● What you are asked to do: Extract the listing below in full, unchanged.

● Data:

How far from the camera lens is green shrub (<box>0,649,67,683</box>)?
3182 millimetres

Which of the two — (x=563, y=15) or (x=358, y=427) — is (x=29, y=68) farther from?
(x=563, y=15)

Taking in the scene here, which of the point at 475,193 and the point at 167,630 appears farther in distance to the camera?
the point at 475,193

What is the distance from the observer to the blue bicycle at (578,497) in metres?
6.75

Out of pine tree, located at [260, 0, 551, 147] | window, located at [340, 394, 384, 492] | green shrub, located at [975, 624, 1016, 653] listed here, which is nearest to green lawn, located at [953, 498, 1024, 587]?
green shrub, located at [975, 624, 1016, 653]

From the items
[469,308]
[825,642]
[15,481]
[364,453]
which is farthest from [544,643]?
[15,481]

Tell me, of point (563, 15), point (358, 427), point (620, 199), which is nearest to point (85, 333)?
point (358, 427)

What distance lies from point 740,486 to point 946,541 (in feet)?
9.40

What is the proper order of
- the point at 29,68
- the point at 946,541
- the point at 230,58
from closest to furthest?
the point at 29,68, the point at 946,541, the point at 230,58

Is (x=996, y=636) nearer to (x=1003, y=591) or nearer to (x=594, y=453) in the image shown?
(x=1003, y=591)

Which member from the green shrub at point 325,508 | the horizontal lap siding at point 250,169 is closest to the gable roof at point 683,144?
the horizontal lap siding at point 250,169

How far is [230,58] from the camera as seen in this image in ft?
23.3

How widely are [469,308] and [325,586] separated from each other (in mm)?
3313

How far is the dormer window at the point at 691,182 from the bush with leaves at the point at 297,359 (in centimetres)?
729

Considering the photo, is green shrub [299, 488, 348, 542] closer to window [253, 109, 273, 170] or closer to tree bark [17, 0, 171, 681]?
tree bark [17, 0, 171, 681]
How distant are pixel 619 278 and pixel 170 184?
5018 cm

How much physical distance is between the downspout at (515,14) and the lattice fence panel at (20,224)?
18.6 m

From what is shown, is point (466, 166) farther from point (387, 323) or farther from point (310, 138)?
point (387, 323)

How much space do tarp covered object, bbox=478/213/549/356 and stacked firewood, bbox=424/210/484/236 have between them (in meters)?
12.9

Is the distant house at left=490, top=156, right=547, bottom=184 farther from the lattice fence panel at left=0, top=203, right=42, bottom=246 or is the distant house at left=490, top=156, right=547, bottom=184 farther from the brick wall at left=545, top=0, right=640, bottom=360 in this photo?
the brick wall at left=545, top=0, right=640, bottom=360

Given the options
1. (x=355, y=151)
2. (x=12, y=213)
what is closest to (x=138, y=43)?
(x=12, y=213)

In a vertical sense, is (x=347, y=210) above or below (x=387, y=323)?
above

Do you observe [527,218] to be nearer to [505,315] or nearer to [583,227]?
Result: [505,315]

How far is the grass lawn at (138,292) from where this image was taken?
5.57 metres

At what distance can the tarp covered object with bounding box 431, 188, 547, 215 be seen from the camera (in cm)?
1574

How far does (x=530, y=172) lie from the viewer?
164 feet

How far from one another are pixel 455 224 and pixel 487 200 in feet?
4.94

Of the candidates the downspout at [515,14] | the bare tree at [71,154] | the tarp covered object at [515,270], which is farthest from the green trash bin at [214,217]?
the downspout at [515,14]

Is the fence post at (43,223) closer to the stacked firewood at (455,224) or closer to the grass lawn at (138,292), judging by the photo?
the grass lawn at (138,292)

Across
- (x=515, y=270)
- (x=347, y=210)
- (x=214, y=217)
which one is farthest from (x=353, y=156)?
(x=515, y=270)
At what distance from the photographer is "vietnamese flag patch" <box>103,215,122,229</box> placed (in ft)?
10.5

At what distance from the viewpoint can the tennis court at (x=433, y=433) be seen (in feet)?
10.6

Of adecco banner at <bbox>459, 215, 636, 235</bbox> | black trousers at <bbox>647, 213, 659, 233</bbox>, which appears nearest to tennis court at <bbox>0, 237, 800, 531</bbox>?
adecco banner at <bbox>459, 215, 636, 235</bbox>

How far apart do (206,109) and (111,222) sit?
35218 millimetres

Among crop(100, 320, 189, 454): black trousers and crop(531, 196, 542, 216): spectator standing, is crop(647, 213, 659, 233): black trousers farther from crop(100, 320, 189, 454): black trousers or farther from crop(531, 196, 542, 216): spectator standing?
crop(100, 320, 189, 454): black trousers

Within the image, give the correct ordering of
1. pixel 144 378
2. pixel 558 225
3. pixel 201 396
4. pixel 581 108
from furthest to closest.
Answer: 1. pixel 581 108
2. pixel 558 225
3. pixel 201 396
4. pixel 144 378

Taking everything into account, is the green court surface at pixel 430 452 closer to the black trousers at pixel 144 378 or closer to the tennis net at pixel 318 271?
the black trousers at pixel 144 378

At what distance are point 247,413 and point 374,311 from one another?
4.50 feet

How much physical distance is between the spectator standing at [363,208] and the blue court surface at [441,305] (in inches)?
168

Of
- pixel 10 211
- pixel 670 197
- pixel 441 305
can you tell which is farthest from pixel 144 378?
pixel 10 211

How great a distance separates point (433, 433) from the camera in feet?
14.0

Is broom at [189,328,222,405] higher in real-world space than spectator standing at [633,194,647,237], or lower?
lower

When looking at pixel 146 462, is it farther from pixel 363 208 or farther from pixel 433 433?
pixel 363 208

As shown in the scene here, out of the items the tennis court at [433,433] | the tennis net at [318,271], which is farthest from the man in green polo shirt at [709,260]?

● Output below:
How far from the camera lens is green shrub (<box>0,649,67,683</box>)?
3182 millimetres

Which of the two — (x=563, y=15) or (x=358, y=427) — is (x=29, y=68) farther from?
(x=563, y=15)

Taking in the scene here, which of the point at 475,193 and the point at 167,630 appears farther in distance to the camera?
the point at 475,193

What is the distance from the observer to the blue bicycle at (578,497) in metres?
6.75

Out of pine tree, located at [260, 0, 551, 147] | window, located at [340, 394, 384, 492] | green shrub, located at [975, 624, 1016, 653] listed here, which is nearest to green lawn, located at [953, 498, 1024, 587]?
green shrub, located at [975, 624, 1016, 653]

From the items
[469,308]
[825,642]
[15,481]
[364,453]
which is farthest from [544,643]?
[15,481]

Tell me, of point (563, 15), point (358, 427), point (620, 199), which is nearest to point (85, 333)?
point (358, 427)

What distance lies from point 740,486 to point 946,541 (in feet)?
9.40

What is the proper order of
- the point at 29,68
- the point at 946,541
- the point at 230,58
from closest to furthest?
the point at 29,68, the point at 946,541, the point at 230,58

Is (x=996, y=636) nearer to (x=1003, y=591) or nearer to (x=594, y=453) in the image shown?
(x=1003, y=591)

Which member from the green shrub at point 325,508 | the horizontal lap siding at point 250,169 is closest to the gable roof at point 683,144?
the horizontal lap siding at point 250,169

How far is [230,58] from the camera as seen in this image in ft?
23.3

How widely are [469,308] and [325,586] separated from each other (in mm)?
3313

How far is the dormer window at the point at 691,182 from the bush with leaves at the point at 297,359 (in centimetres)?
729

Considering the photo, is green shrub [299, 488, 348, 542] closer to window [253, 109, 273, 170] or closer to tree bark [17, 0, 171, 681]?
tree bark [17, 0, 171, 681]
How distant are pixel 619 278 and pixel 170 184?
5018 cm

How much physical distance is between the downspout at (515,14) and the lattice fence panel at (20,224)?
18.6 m

From what is shown, is point (466, 166) farther from point (387, 323) or farther from point (310, 138)?
point (387, 323)

How much space do tarp covered object, bbox=478/213/549/356 and stacked firewood, bbox=424/210/484/236 have between them (in meters)?
12.9

Is the distant house at left=490, top=156, right=547, bottom=184 farther from the lattice fence panel at left=0, top=203, right=42, bottom=246 or is the distant house at left=490, top=156, right=547, bottom=184 farther from the brick wall at left=545, top=0, right=640, bottom=360 in this photo?
the brick wall at left=545, top=0, right=640, bottom=360

Given the options
1. (x=355, y=151)
2. (x=12, y=213)
what is closest to (x=138, y=43)?
(x=12, y=213)

In a vertical sense, is (x=347, y=210) above or below (x=387, y=323)?
above

Do you observe [527,218] to be nearer to [505,315] or nearer to [583,227]?
Result: [505,315]

How far is the grass lawn at (138,292) from where this image was taken?
5.57 metres

At what distance can the tarp covered object with bounding box 431, 188, 547, 215 be seen from the camera (in cm)?
1574

How far does (x=530, y=172) lie from the viewer?
164 feet

How far from one another are pixel 455 224 and pixel 487 200 in feet?
4.94

Of the candidates the downspout at [515,14] | the bare tree at [71,154] | the tarp covered object at [515,270], which is farthest from the green trash bin at [214,217]?
the downspout at [515,14]

Is the fence post at (43,223) closer to the stacked firewood at (455,224) or closer to the grass lawn at (138,292), judging by the photo?
the grass lawn at (138,292)

Across
- (x=515, y=270)
- (x=347, y=210)
- (x=214, y=217)
which one is farthest from (x=353, y=156)?
(x=515, y=270)
At what distance from the photographer is "vietnamese flag patch" <box>103,215,122,229</box> placed (in ft)?
10.5

At what distance from the viewpoint can the tennis court at (x=433, y=433) be seen (in feet)?
10.6

Of adecco banner at <bbox>459, 215, 636, 235</bbox> | black trousers at <bbox>647, 213, 659, 233</bbox>, which appears nearest to tennis court at <bbox>0, 237, 800, 531</bbox>?
adecco banner at <bbox>459, 215, 636, 235</bbox>

How far apart do (206,109) and (111,222) sit?
35218 millimetres

Among crop(100, 320, 189, 454): black trousers and crop(531, 196, 542, 216): spectator standing, is crop(647, 213, 659, 233): black trousers farther from crop(100, 320, 189, 454): black trousers or farther from crop(531, 196, 542, 216): spectator standing?
crop(100, 320, 189, 454): black trousers

Within the image, give the correct ordering of
1. pixel 144 378
2. pixel 558 225
3. pixel 201 396
4. pixel 581 108
from furthest to closest.
Answer: 1. pixel 581 108
2. pixel 558 225
3. pixel 201 396
4. pixel 144 378

Taking everything into account, is the green court surface at pixel 430 452 closer to the black trousers at pixel 144 378 or closer to the tennis net at pixel 318 271?
the black trousers at pixel 144 378

At what distance are point 247,413 and point 374,311 from one another?
4.50 feet

How much physical distance is between the spectator standing at [363,208] and the blue court surface at [441,305] (in inches)?
168

Of
- pixel 10 211
- pixel 670 197
- pixel 441 305
can you tell which is farthest from pixel 144 378?
pixel 10 211

How great a distance separates point (433, 433) from the camera in feet?
14.0

Is broom at [189,328,222,405] higher in real-world space than spectator standing at [633,194,647,237], or lower?
lower

When looking at pixel 146 462, is it farther from pixel 363 208 or farther from pixel 433 433?
pixel 363 208

As shown in the scene here, out of the items the tennis court at [433,433] | the tennis net at [318,271], which is farthest from the man in green polo shirt at [709,260]?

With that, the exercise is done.